### SOURCE MATERIAL
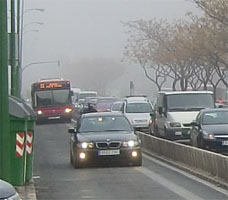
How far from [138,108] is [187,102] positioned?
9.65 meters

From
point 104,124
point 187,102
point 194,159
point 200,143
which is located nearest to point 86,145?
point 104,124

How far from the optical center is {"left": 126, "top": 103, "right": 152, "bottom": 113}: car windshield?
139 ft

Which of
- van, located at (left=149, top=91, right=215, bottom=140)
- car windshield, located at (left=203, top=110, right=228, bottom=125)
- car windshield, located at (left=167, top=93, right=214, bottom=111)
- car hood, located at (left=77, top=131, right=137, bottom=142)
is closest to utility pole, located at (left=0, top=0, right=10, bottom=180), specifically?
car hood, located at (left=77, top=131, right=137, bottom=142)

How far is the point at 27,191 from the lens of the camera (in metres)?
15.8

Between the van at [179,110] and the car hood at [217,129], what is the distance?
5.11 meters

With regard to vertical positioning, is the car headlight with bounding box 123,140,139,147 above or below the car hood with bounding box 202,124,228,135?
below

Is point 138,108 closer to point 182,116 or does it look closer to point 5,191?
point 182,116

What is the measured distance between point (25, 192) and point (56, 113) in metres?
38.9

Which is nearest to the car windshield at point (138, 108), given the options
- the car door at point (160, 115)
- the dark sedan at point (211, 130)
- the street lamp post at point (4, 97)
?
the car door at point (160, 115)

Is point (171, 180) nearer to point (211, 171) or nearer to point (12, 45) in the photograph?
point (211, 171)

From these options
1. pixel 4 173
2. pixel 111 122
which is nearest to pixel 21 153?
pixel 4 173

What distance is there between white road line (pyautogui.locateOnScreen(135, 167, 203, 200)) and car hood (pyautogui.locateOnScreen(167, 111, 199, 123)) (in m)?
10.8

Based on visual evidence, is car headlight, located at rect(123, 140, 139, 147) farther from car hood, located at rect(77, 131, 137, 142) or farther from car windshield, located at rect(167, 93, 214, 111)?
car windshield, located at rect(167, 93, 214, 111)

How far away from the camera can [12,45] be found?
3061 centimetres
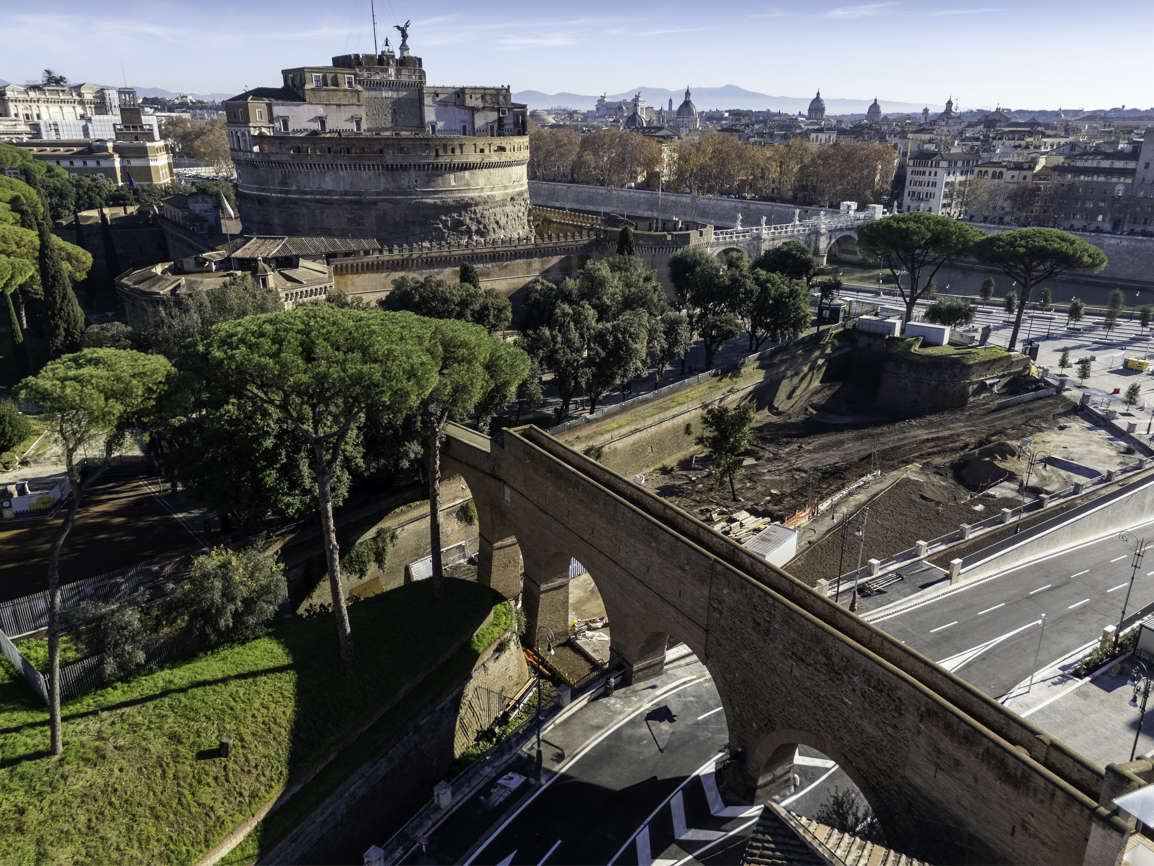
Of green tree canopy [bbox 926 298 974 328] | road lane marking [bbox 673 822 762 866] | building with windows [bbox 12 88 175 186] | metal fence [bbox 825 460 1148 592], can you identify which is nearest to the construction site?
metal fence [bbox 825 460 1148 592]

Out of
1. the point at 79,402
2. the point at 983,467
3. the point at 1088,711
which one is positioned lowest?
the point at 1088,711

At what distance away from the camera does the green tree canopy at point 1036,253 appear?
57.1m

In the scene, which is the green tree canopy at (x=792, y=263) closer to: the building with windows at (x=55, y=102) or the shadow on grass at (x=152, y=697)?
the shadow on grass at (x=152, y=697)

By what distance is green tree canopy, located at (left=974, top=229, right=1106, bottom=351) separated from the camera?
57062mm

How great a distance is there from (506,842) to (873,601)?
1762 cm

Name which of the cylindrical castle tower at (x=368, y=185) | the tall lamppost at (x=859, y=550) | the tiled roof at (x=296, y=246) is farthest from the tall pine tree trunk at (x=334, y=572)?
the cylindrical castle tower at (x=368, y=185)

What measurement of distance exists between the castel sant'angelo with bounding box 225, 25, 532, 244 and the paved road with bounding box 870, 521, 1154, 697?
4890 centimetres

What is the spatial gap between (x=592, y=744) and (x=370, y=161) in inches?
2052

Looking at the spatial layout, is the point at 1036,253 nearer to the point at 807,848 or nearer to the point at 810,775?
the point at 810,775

---

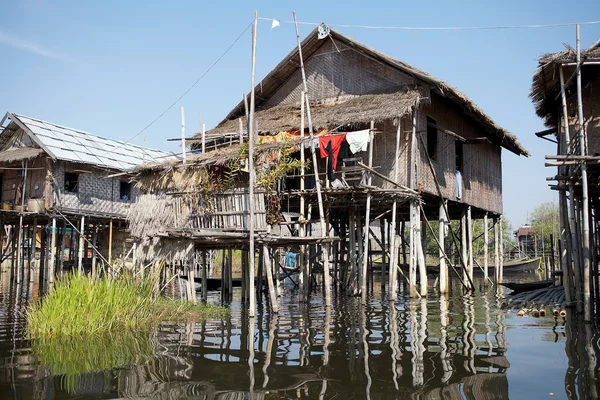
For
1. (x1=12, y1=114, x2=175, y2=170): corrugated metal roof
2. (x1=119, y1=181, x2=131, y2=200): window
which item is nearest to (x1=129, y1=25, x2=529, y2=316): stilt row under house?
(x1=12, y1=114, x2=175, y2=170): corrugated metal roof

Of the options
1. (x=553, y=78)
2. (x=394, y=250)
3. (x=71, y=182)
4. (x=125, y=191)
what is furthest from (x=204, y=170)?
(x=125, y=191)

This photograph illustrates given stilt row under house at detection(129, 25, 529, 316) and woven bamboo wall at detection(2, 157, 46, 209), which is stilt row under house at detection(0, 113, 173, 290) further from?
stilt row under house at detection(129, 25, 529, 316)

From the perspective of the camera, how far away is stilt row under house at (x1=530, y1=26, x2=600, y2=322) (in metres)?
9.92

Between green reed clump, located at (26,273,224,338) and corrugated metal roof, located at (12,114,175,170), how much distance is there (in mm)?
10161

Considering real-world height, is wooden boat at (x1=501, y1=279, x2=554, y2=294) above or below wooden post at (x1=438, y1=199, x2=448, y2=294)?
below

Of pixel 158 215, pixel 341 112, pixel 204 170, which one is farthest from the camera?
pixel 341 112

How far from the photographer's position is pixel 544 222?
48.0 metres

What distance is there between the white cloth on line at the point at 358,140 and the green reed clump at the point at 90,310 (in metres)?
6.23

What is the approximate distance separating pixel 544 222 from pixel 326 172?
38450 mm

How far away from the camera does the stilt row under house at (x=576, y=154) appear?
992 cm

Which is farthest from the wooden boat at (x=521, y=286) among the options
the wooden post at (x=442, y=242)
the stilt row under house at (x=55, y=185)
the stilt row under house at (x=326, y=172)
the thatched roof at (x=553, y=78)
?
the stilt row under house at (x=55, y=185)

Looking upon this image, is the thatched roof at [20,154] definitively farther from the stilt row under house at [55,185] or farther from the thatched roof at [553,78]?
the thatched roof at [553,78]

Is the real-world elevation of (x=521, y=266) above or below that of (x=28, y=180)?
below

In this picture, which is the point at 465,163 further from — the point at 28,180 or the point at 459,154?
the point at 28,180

### DIRECTIVE
Gather every line of the records above that contains the string "grass", and copy each one out; case counts.

### ANSWER TO THIS PROBLEM
In the scene, which is the green tree canopy at (x=792, y=263) closer to: the building with windows at (x=55, y=102) or the shadow on grass at (x=152, y=697)?
the shadow on grass at (x=152, y=697)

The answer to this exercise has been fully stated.